Pachygyrie ist eine angeborene Fehlbildung des Gehirns,
die mit verdickten oder vergröberten Hirnwindungen einhergeht. Die Art und Schwere der Symptome sind abhängig von der Ausprägung der Fehlbildung.

POLYMIKROGYRIE

Die Polymikrogyrie ist eine Fehlbildung der Hirnrinde mit
exzessiver Faltung der Hirnrinde und flachen Furchen dazwischen. Die Schichtung der Hirnrinde ist gestört. Klinische Zeichen einer Polymikrogyrie sind eine leichte geistige Retardierung, zerebrale Krampfanfälle und eine Pseudobulbärparalyse mit Problemen beim Essen und beim Erlernen des Sprechens. Der Schweregrad der Polymikrogyrie hängt in hohem Masse von Lokalisation und Grösse des betroffenen Areals ab.

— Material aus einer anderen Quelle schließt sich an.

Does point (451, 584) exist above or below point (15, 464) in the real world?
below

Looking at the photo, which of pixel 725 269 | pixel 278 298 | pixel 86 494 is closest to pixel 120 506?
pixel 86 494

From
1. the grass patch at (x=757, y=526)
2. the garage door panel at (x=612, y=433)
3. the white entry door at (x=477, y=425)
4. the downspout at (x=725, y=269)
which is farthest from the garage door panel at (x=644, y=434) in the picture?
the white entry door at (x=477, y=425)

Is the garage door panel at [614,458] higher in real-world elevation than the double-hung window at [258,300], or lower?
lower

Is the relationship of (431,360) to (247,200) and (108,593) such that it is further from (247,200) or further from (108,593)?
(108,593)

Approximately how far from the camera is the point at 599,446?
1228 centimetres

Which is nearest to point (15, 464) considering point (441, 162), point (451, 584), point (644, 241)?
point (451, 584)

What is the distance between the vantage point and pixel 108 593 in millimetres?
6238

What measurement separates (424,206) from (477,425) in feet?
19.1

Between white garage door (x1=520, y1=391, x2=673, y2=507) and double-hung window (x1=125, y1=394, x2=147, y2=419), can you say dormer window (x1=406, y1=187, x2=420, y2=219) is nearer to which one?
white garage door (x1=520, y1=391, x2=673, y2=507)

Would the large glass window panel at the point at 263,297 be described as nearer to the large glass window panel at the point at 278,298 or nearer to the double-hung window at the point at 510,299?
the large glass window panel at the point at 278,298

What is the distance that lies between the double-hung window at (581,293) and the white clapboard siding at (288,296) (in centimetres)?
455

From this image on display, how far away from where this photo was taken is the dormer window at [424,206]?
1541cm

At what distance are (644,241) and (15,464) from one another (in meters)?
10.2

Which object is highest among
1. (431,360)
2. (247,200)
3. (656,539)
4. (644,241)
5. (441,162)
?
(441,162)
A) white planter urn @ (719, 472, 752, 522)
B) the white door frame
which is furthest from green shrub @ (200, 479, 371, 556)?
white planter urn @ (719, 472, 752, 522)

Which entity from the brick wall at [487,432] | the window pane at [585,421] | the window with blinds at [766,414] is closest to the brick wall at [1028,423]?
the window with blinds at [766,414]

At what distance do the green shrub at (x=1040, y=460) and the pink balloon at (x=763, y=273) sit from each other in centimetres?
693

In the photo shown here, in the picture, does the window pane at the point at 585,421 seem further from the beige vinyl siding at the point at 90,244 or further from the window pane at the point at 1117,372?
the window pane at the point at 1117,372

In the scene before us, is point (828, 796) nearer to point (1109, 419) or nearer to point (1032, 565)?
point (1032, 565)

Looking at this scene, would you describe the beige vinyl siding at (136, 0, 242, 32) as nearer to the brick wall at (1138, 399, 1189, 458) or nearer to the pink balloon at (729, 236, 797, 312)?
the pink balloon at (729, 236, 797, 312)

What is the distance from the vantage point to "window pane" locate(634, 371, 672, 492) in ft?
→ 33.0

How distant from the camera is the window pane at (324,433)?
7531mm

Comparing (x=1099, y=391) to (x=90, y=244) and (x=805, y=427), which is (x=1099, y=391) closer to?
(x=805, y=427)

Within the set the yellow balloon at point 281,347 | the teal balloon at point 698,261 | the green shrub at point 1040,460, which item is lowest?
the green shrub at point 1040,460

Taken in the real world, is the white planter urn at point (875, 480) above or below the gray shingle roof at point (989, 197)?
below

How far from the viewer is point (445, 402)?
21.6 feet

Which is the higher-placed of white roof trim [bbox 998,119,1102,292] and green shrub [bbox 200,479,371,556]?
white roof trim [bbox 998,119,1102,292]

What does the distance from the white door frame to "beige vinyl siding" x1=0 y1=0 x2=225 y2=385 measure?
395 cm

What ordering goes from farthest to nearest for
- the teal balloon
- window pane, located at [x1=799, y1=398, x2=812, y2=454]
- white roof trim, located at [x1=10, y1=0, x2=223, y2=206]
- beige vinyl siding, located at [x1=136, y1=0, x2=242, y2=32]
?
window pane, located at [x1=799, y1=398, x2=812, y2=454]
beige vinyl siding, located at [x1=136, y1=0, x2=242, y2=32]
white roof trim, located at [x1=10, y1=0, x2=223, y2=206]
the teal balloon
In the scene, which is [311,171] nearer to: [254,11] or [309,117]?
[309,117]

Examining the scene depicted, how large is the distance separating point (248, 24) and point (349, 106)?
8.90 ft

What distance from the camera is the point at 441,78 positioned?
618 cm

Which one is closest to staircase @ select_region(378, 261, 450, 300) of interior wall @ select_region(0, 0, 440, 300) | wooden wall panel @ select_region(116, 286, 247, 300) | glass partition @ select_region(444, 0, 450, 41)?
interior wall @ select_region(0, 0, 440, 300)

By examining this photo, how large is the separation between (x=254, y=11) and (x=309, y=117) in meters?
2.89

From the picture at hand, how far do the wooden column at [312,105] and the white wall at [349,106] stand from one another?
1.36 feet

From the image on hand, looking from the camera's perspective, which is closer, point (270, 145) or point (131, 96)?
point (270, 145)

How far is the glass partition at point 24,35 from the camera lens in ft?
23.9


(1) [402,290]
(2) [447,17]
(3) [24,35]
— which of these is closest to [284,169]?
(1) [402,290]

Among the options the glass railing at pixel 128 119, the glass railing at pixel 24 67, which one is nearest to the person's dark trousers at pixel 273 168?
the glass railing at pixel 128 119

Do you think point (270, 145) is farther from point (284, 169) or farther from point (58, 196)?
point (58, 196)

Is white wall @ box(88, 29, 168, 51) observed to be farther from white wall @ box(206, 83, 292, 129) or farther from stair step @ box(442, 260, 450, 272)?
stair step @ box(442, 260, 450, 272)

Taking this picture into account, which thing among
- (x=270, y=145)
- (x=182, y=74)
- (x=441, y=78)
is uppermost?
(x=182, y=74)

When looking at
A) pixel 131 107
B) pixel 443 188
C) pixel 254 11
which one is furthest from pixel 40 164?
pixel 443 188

FÖRDERVEREIN FÜR KINDER MIT SELTENEN KRANKHEITEN

In der Schweiz leiden rund 350 000 Kinder und Jugendliche an einer seltenen Krankheit wie zum Beispiel Pachygyrie und Polymikrogyrie. Laut Bundesamt für Gesundheit gilt eine Krankheit dann als selten, wenn weniger als 5 von 10 000 Menschen davon betroffen sind. Der Alltag der betroffenen Familien ist geprägt von Ungewissheit und unzähligen Herausforderungen. Der Förderverein für Kinder mit seltenen Krankheiten setzt sich für die betroffenen Kinder und ihre Familien ein. Er organisiert finanzielle Direkthilfe, verankert das Thema in der Öffentlichkeit und schafft Plattformen, um betroffene Familien miteinander zu vernetzen.